= Activity =
Only the lines below starting at the one containing "Magic Kingdom Park" and ending at the one containing "(хувьцааны зарагдсан тоо)" belong in the answer, each copied exactly.

(Dataset entries)
○ ○ ○ ○ ○
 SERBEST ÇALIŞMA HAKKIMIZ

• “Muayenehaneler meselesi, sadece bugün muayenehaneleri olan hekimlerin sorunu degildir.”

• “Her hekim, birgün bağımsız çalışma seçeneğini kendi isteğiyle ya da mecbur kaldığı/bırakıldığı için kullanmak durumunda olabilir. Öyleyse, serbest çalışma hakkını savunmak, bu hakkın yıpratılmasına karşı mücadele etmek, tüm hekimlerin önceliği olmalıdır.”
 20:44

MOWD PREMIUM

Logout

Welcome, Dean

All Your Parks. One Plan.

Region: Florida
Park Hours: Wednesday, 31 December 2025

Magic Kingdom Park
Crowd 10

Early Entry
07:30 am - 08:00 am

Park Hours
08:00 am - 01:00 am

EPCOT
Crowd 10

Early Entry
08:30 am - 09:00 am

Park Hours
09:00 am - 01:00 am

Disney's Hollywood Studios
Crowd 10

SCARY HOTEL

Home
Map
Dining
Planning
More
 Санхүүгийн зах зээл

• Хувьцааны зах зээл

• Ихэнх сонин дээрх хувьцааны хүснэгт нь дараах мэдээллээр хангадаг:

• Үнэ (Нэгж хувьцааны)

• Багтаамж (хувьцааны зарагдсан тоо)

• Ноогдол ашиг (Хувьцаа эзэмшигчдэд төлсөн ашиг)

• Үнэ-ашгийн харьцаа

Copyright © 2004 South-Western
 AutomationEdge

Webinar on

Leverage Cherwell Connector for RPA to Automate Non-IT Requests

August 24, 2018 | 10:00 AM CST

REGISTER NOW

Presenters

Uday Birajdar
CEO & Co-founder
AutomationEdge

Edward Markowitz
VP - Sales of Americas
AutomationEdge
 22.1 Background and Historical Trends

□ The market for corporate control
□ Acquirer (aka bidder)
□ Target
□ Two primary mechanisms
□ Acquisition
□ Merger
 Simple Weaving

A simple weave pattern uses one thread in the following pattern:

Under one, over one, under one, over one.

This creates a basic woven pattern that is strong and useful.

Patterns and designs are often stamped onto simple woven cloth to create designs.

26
○ ○ ○ ○ ○
= Expected answer =
Magic Kingdom Park
Crowd 10

Early Entry
07:30 am - 08:00 am

Park Hours
08:00 am - 01:00 am

EPCOT
Crowd 10

Early Entry
08:30 am - 09:00 am

Park Hours
09:00 am - 01:00 am

Disney's Hollywood Studios
Crowd 10

SCARY HOTEL

Home
Map
Dining
Planning
More
 Санхүүгийн зах зээл

• Хувьцааны зах зээл

• Ихэнх сонин дээрх хувьцааны хүснэгт нь дараах мэдээллээр хангадаг:

• Үнэ (Нэгж хувьцааны)

• Багтаамж (хувьцааны зарагдсан тоо)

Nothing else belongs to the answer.